BRIEF: Copy out all of the data below with every "photograph" changed to "snapshot" and everything else left as it is. Omit the pictures.
[Start DATA SHOWN]
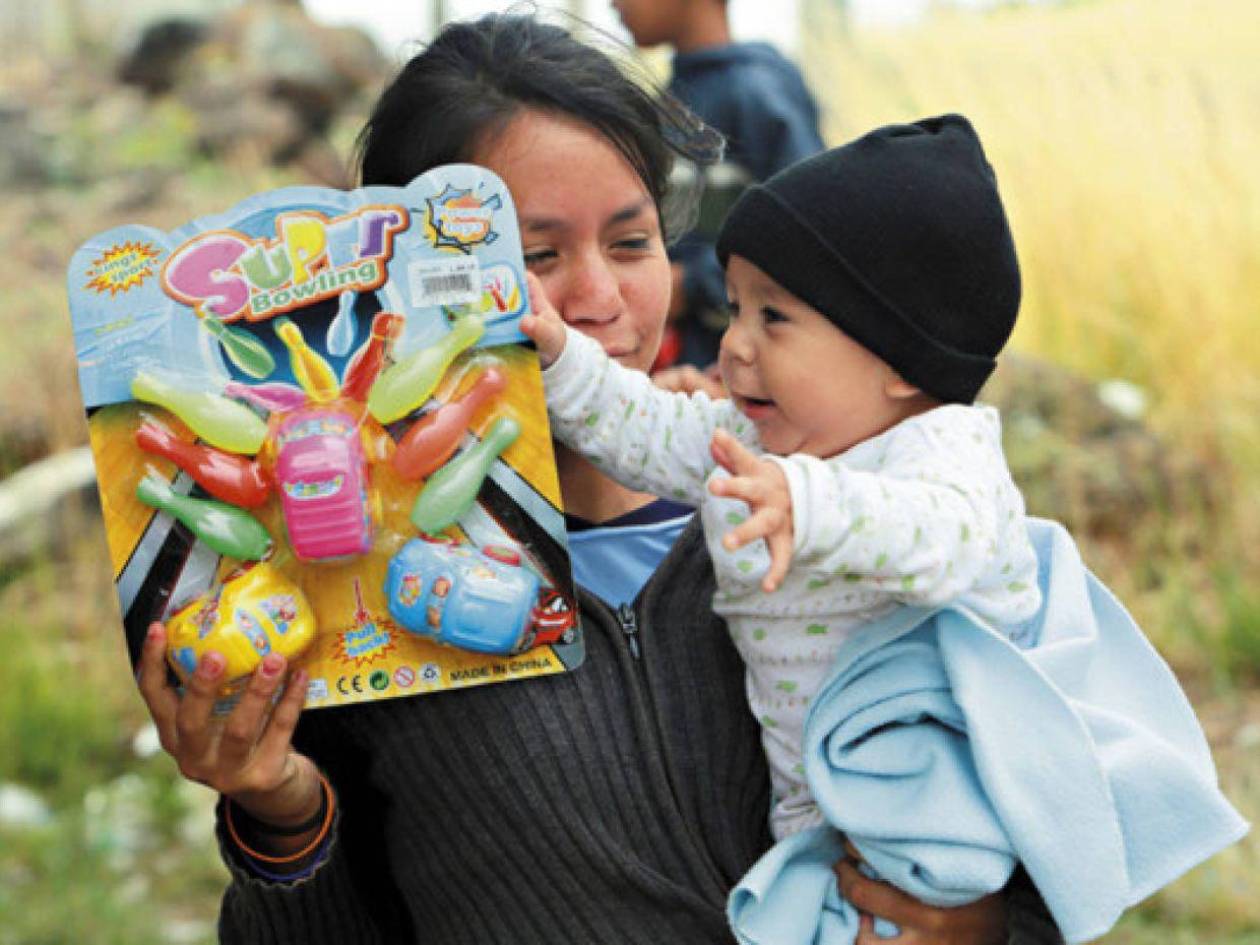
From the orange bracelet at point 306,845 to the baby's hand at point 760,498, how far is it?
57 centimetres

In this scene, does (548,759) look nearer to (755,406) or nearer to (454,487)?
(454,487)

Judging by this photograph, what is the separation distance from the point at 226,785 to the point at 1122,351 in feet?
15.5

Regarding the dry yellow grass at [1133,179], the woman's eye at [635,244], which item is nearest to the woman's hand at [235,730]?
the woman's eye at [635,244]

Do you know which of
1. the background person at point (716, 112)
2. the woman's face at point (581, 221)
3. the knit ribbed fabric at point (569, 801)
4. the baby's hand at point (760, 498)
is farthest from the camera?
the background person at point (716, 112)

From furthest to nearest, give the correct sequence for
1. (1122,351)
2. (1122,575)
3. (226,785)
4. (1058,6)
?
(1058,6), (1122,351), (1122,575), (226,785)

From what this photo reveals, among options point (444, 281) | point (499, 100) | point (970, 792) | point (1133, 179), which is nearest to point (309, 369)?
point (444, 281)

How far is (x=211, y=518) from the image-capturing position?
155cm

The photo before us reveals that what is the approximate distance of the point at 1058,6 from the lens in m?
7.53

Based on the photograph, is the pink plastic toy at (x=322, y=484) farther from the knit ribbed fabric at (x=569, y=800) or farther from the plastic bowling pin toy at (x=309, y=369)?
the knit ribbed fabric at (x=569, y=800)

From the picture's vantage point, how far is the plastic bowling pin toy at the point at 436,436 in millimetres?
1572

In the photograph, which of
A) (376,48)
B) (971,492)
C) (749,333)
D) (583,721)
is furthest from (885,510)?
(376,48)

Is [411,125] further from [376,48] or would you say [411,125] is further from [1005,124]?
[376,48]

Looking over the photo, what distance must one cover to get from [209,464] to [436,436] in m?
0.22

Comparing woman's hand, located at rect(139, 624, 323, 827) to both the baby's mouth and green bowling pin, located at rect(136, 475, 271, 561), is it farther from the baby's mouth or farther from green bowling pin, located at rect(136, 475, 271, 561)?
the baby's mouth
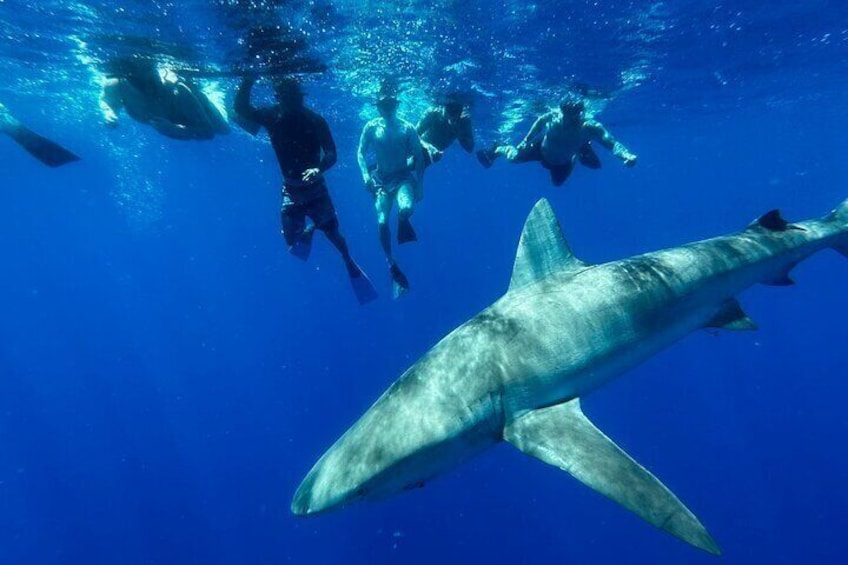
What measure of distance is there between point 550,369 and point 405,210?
[End DATA SHOWN]
ANSWER TO THE EXERCISE:
From the orange bracelet at point 306,845 to the baby's hand at point 760,498, how far is it?
57 centimetres

In this scene, does (548,759) look nearer to (755,406) or nearer to (454,487)?
(454,487)

Judging by this snapshot, what is the separation distance from the point at 226,785 to the point at 1122,351 in feet?
15.5

Regarding the dry yellow grass at [1133,179], the woman's eye at [635,244], which item is nearest to the woman's hand at [235,730]?
the woman's eye at [635,244]

Do you know which of
1. the background person at point (716, 112)
2. the woman's face at point (581, 221)
3. the knit ribbed fabric at point (569, 801)
4. the baby's hand at point (760, 498)
is farthest from the camera?
the background person at point (716, 112)

From furthest to nearest, give the correct sequence for
1. (1122,351)
2. (1122,575)
3. (226,785)
4. (1058,6)
?
(1058,6), (1122,351), (1122,575), (226,785)

From what this photo reveals, among options point (444, 281) | point (499, 100) | point (970, 792) | point (1133, 179), which is nearest to point (309, 369)?
point (444, 281)

How far is (x=211, y=518) from the image-capturing position?
155cm

The photo before us reveals that what is the approximate distance of the point at 1058,6 from the lens in m?
7.53

Based on the snapshot, is the pink plastic toy at (x=322, y=484) farther from the knit ribbed fabric at (x=569, y=800) or farther from the plastic bowling pin toy at (x=309, y=369)?
the knit ribbed fabric at (x=569, y=800)

From the picture's vantage point, how far is the plastic bowling pin toy at the point at 436,436 in millimetres?
1572

In the snapshot, which of
A) (376,48)
B) (971,492)
C) (749,333)
D) (583,721)
is furthest from (885,510)?
(376,48)

Is [411,125] further from [376,48] or would you say [411,125] is further from [1005,124]?
[376,48]

Looking over the photo, what distance must one cover to get from [209,464] to [436,436] in m?
0.22

Comparing woman's hand, located at rect(139, 624, 323, 827) to both the baby's mouth and green bowling pin, located at rect(136, 475, 271, 561), is it farther from the baby's mouth or farther from green bowling pin, located at rect(136, 475, 271, 561)?
the baby's mouth
What measure of distance is there between point 550,369 and point 405,210?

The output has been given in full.